- Sahaganj Location in West Bengal, India Sahaganj Sahaganj (India)
- Coordinates: 22°56′32″N 88°23′56″E﻿ / ﻿22.94225°N 88.398769°E
- Country: India
- State: West Bengal
- Division: Burdwan
- District: Hooghly
- Subdivision: Chinsurah

Government
- • Type: Municipality
- • Body: Bansberia and Hooghly Chinsurah Municipality

Languages
- • Official: Bengali, English
- Time zone: UTC+5:30 (IST)
- PIN: 712104
- Telephone code: +91 33
- Vehicle registration: WB
- Lok Sabha constituency: Hooghly
- Vidhan Sabha constituency: Chunchura
- Website: hooghly.gov.in

= Sahaganj =

Sahaganj is an urban area of Bandel of Hooghly district in the Indian state of West Bengal. Ward no 1 of Bansberia covers a part of Sahaganj. It is a part of the area covered by Kolkata Metropolitan Development Authority (KMDA).

==Geography==

Ward No. 1 of Bansberia Municipality and parts of Ward Nos. 1, 2 and 3 of Hooghly Chinsurah Municipality cover Sahaganj.

==Demographics==
According to the 2011 Census of India, Ward No. 1 of Bansberia municipality had a total population of 2,089 of which 1,084 (51%) were males and 1,005 (49%) were females.
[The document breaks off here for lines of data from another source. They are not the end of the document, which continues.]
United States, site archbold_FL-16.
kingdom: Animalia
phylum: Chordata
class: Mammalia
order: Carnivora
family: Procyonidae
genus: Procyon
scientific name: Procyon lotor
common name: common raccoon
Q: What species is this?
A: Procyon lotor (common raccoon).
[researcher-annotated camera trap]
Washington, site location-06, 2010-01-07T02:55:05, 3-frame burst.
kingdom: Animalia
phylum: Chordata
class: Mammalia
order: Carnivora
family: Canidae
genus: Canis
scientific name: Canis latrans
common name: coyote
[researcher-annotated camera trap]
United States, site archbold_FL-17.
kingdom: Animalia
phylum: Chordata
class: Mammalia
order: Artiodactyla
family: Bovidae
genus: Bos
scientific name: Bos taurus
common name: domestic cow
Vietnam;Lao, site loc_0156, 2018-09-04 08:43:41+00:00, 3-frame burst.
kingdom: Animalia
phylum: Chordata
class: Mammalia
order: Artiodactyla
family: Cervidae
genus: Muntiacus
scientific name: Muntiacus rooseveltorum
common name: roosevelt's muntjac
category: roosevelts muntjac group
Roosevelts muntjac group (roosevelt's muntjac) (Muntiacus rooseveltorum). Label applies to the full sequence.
Population in the age range 0–6 years was 143. The total number of literate persons in Ward No. 1 was 1,721 (88.44% of the population over 6 years).

==Dunlop at Sahaganj==
Dunlop India Ltd. opened its first factory in India at Sahaganj in 1936. It pioneered the manufacture of cycle, automobile and aeroplane tyres. In 1952, it started producing foam cushioning, transmission belting and Vee belts. Conveyor belting and long length braided hose were added to the range later on.

In 1984, Manu Chhabria, the Dubai-based Indian businessman, arrived in India as a "corporate raider". He picked up a controlling stake, in association with the R. P. Goenka’s RPG Group, in Dunlop India, which was then ailing. He subsequently took single-handed control of the company.

The Sahaganj factory faced major hurdles, first with a 97-days strike by trade unions in 1988, and then in the early nineties with conflicting vision and strategies of the professional managers and owners over falling fortunes of the company. Several top executives, including the managing director, Murli Dhar Shukla, left the company. In 1998, the management of Dunlop moved the BIFR for registration as a sick company. Manu Chhabria died in 2002, and Pawan Kumar Ruia purchased Dunlop in 2005 from the Chhabria family controlled Jumbo Group. At the time of take over, the plant at Sahaganj was closed and employed 2,700 workers. It was taken out of BIFR in 2007. Amongst the other units in Pawan Kumar Ruiya's kitty is Jessop & Company.

Both the earlier Left Front government and the present Trinamul Congress government, in West Bengal, have expressed concern about the state of affairs in Dunlop India, for many years a blue-chip company, but, except for short periods in 2008, 2011 and 2014, Dunlop’s Sahaganj factory has remained closed. In 2011, 800 employees remained on its rolls.

==Transport==
State Highway 6 (West Bengal)/ Grand Trunk Road skirts the western edge of Sahaganj.

==Education==

- Dunlop English Medium School is located in Dunlop Estate at Sahaganj.
- Sahaganj Dunlop Hindi School is located in Ward No. 1 of Bansberia Municipality. It was established in 1961.
- Sahaganj Dunlop High School is a Bengali-medium high school located in Ward No. 1 of Bansberia Municipality. It was established in 1952.
- Saraswati World School is located near Dunlop Mor at Sahaganj.